Why doesn't the bitwise & operator short-circuit?

Question

We all know that the logical && operator short circuits if the left operand is false, because we know that if one operand is false, then the result is also false.

Why doesn't the bitwise & operator also short-circuit? If the left operand is 0, then we know that the result is also 0. Every language I've tested this in (C, Javascript, C#) evaluates both operands instead of stopping after the first.

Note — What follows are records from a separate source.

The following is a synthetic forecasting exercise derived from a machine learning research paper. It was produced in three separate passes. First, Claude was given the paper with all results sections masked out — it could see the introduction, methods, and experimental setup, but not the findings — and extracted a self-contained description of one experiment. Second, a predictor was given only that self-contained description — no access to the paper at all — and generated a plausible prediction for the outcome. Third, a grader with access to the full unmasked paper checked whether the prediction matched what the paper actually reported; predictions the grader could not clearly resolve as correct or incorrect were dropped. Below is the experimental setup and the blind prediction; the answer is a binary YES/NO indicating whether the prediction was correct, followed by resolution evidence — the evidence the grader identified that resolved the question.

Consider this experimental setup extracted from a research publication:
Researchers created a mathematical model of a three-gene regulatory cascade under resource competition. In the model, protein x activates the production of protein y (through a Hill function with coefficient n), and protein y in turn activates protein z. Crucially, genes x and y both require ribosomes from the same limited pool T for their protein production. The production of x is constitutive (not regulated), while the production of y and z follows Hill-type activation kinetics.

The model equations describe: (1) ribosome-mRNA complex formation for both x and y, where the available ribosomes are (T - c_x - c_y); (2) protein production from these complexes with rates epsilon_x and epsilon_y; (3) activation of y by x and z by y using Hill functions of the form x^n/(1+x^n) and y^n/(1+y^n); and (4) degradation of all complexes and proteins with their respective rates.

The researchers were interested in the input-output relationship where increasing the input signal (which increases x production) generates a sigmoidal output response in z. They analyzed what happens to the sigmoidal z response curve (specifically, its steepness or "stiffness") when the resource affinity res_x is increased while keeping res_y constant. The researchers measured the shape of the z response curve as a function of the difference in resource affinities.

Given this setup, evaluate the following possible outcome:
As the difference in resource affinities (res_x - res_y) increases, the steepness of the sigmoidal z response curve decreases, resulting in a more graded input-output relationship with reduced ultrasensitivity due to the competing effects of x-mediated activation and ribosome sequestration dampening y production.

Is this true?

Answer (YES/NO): YES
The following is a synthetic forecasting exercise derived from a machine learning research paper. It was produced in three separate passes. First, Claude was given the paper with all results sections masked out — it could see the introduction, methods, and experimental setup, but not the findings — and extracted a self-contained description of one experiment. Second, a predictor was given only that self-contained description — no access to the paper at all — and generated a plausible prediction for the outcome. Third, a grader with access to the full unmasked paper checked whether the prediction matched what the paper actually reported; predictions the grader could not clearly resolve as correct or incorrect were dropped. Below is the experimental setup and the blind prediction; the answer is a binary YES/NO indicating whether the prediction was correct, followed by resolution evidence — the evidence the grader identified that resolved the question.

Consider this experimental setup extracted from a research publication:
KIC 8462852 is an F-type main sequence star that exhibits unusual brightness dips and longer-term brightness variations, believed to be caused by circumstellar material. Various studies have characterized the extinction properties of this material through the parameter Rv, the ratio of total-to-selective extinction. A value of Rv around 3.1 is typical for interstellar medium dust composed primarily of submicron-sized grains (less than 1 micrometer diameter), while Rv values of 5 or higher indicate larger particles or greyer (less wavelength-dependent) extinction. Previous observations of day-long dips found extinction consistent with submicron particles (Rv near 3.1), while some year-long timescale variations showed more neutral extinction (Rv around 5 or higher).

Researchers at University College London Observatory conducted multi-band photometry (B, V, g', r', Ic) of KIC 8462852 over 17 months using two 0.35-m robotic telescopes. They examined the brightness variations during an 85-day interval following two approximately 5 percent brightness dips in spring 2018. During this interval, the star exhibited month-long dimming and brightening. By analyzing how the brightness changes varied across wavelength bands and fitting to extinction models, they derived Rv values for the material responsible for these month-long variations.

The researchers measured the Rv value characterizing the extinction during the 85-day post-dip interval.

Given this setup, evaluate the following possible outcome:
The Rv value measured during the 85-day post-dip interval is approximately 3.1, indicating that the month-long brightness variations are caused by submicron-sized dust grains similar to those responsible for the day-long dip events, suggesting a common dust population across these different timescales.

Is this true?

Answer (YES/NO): YES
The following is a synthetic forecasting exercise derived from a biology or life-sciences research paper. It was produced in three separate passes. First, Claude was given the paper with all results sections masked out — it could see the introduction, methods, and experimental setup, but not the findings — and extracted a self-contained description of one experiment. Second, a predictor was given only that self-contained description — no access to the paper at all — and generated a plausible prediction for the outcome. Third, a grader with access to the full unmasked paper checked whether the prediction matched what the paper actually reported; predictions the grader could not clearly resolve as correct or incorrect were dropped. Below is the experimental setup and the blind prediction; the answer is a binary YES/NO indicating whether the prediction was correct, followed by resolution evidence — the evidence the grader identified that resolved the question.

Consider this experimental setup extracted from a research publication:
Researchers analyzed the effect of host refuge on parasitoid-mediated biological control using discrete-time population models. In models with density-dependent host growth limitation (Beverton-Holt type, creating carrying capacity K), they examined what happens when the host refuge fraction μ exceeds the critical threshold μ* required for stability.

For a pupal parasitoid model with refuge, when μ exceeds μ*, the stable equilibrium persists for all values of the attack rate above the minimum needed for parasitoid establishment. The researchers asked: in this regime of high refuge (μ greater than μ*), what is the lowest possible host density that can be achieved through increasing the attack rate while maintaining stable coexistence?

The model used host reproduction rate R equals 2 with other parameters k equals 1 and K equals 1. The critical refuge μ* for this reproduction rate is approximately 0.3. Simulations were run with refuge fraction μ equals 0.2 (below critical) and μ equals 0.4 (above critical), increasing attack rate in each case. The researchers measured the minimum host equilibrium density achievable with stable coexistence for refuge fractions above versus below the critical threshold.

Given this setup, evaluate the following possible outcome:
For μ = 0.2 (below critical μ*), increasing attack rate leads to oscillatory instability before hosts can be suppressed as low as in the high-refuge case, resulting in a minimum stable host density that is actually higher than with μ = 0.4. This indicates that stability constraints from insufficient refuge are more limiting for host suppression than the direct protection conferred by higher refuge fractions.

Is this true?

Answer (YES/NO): NO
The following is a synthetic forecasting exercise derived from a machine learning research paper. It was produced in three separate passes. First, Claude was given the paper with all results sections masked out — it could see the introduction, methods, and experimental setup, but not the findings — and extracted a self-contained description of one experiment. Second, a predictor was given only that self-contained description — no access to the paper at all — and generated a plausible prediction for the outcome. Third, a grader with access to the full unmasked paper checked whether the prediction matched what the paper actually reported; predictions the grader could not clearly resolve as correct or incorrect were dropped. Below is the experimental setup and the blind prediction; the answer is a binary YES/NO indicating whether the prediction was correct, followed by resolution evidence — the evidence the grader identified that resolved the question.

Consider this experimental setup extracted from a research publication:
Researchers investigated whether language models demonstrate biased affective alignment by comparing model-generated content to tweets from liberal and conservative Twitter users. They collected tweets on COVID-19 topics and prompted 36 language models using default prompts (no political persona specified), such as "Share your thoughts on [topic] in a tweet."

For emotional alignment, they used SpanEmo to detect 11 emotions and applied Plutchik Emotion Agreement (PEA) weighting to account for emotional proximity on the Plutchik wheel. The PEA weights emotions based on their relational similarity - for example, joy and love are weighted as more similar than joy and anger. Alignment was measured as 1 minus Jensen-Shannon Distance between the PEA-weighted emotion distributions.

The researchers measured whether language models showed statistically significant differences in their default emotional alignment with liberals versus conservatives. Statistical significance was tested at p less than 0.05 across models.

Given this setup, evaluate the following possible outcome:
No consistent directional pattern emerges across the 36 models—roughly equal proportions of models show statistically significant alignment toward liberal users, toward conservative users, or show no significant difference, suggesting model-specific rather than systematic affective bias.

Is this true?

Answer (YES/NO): NO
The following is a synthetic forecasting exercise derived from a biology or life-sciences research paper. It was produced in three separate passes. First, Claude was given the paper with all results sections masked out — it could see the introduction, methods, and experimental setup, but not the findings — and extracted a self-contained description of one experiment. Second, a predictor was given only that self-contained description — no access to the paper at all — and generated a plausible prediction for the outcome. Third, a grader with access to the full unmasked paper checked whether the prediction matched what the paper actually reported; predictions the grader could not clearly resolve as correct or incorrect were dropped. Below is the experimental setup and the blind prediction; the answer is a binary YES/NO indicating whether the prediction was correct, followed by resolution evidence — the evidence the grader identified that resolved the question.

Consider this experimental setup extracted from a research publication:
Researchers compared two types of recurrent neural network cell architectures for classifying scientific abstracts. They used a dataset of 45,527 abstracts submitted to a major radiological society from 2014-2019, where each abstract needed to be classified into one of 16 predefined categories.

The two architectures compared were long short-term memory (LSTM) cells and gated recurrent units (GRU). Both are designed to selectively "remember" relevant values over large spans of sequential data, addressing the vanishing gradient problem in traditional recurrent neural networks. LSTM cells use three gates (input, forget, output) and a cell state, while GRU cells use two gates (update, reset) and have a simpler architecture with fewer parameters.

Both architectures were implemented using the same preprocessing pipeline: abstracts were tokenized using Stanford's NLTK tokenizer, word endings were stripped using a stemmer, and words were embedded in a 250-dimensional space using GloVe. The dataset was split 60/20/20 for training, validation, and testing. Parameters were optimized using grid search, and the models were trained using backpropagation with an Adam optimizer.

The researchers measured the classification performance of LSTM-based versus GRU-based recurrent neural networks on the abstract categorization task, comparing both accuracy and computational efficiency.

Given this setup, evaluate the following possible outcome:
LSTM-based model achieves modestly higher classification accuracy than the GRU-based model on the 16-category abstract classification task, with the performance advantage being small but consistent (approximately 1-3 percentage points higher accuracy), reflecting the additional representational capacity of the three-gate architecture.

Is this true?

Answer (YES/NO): NO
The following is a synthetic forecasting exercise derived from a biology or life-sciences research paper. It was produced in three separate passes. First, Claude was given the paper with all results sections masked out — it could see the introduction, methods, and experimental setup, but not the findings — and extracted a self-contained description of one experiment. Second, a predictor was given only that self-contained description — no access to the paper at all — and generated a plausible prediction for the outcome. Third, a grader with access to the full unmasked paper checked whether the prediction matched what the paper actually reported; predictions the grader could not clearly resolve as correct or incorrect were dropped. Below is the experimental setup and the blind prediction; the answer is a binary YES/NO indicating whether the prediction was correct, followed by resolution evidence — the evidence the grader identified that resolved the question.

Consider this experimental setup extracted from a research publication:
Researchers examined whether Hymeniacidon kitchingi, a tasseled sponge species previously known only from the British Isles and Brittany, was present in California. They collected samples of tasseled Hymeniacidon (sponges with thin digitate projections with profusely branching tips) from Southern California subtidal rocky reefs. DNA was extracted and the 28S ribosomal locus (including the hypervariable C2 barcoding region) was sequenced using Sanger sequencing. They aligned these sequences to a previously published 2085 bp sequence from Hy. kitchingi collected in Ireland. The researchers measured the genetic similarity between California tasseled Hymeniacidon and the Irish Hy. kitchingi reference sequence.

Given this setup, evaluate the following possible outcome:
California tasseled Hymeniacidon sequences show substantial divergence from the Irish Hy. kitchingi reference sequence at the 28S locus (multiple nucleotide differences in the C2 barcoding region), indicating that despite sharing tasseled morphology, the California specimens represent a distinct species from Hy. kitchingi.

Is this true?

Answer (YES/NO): NO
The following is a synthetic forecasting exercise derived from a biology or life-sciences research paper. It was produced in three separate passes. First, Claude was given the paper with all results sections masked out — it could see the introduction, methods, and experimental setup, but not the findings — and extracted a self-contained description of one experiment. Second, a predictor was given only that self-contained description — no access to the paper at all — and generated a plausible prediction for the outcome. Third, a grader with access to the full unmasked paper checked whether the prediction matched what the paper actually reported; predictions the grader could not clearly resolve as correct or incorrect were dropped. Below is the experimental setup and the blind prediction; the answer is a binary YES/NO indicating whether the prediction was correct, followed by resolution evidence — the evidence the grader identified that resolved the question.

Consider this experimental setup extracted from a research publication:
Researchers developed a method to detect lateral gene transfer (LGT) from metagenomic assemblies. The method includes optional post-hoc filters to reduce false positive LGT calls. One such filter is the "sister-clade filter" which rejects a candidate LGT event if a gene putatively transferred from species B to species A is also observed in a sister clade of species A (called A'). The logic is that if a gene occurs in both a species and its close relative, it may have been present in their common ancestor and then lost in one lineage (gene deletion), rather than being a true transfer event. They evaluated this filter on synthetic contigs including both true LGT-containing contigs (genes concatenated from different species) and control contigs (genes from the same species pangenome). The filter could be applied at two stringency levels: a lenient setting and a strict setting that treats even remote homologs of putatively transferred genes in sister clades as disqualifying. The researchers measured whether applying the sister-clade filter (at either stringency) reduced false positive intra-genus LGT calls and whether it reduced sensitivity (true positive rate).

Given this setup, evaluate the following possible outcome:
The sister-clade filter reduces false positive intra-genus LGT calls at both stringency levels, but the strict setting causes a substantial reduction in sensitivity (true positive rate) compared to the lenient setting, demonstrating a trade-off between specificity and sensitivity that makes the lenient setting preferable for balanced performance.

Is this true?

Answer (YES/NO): NO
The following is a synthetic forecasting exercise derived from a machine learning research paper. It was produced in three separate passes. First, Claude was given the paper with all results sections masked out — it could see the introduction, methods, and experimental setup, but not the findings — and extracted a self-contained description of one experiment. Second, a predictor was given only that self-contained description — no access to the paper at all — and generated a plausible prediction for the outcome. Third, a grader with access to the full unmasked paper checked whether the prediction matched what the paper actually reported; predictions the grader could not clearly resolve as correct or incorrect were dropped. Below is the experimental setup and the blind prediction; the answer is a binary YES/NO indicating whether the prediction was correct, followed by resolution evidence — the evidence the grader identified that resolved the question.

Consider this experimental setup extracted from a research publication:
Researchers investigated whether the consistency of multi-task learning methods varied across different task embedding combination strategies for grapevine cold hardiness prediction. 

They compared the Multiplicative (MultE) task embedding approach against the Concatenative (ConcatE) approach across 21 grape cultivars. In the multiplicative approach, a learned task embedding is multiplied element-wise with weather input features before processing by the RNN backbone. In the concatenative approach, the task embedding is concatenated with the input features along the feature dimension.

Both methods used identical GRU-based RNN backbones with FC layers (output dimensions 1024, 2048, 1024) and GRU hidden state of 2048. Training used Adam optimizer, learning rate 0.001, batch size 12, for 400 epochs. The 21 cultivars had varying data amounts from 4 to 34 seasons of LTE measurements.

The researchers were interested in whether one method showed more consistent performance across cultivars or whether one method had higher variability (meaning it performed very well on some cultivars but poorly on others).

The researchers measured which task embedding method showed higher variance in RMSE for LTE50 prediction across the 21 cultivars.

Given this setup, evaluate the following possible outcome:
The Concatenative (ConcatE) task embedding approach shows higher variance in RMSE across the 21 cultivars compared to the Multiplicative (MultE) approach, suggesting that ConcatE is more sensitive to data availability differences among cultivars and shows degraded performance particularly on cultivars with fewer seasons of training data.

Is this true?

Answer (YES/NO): NO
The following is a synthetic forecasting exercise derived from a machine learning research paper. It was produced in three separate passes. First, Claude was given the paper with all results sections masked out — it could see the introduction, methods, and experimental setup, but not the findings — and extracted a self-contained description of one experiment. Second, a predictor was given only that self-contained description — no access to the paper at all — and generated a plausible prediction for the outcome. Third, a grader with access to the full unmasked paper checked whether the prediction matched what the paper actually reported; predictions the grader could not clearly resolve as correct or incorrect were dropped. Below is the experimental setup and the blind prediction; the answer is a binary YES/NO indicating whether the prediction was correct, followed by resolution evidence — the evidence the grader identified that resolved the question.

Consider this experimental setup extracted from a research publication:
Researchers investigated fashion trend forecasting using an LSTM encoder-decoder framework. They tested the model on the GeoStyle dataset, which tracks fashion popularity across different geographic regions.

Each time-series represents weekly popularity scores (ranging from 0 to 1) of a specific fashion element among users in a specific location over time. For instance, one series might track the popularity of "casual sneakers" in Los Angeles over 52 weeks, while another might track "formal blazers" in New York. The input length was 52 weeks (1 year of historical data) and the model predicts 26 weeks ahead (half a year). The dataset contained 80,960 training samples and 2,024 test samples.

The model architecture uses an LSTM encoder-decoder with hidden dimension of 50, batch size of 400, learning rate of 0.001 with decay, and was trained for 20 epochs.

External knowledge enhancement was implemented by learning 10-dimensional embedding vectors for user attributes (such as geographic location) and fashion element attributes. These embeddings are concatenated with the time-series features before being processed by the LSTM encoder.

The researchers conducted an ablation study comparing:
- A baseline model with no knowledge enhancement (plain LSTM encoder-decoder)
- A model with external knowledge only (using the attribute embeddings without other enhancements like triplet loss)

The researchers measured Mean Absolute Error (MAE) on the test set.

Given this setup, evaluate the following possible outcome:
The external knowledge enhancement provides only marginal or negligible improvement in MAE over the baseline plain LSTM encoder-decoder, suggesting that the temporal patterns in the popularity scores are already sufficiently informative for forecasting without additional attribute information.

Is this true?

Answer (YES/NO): YES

Is there any reason why it would be a bad idea the let the & operator short-circuit? If not, why don't most languages make it short-cicuit? It seems like an obvious optimization.

Answer 1

I'd guess it's because a bitwise and in the source language typically gets translated fairly directly to a bitwise and instruction to be executed by the processor. That, in turn, is implemented as a group of the proper number of and gates in the hardware.

I don't see this as optimizing much of anything in most cases. Evaluating the second operand will normally cost less than testing to see whether you should evaluate it.

Answer 2

Short-circuiting is not an optimization device. It is a control flow device. If you fail to short-circuit p != NULL && *p != 0, you will not get a marginally slower program, you will get a crashing program.

This kind of short-circuiting almost never makes sense for bitwise operators, and is more expensive than normal non-short-circuiting operator.